> Your assignment: Pick every line out of the entries below that holds the string "Pack", and report them.

> Available data:
"""
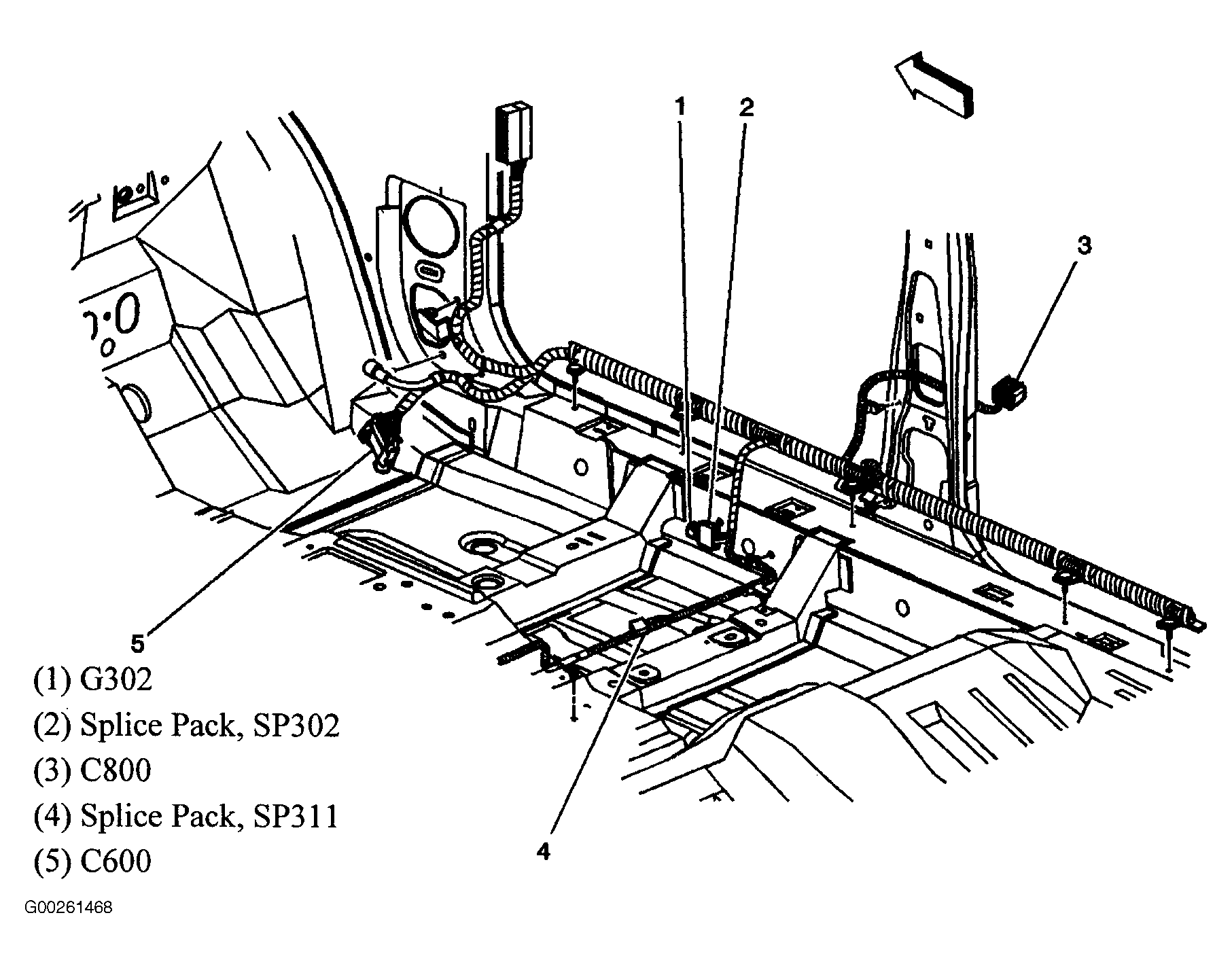 1
2
3
5
4

(1) G302
(2) Splice Pack, SP302
(3) C800
(4) Splice Pack, SP311
(5) C600

G00261468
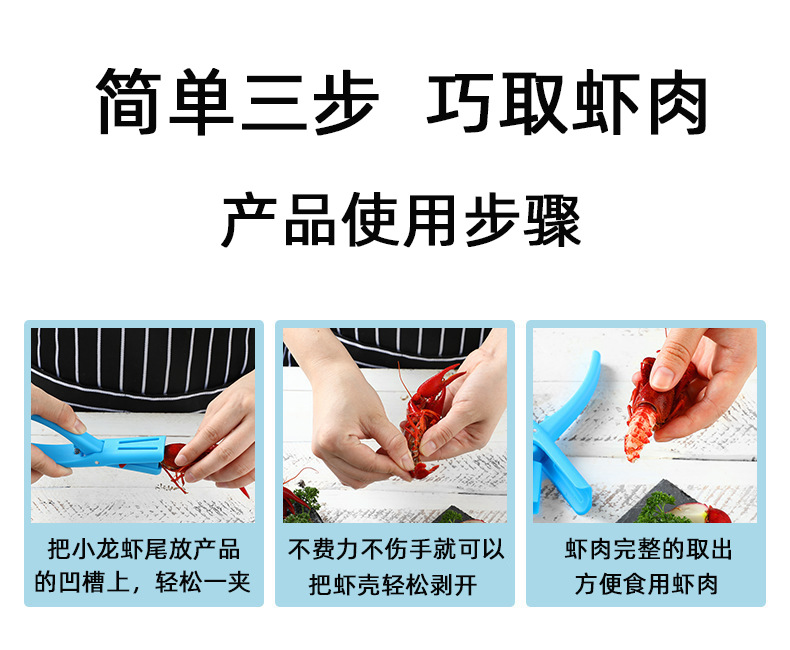 简单三步　巧取虾肉

产品使用步骤

把小龙虾尾放产品的凹槽上，轻松一夹

不费力不伤手就可以把虾壳轻松剥开

虾肉完整的取出方便食用虾肉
"""
> Solution for this exercise:
(2) Splice Pack, SP302
(4) Splice Pack, SP311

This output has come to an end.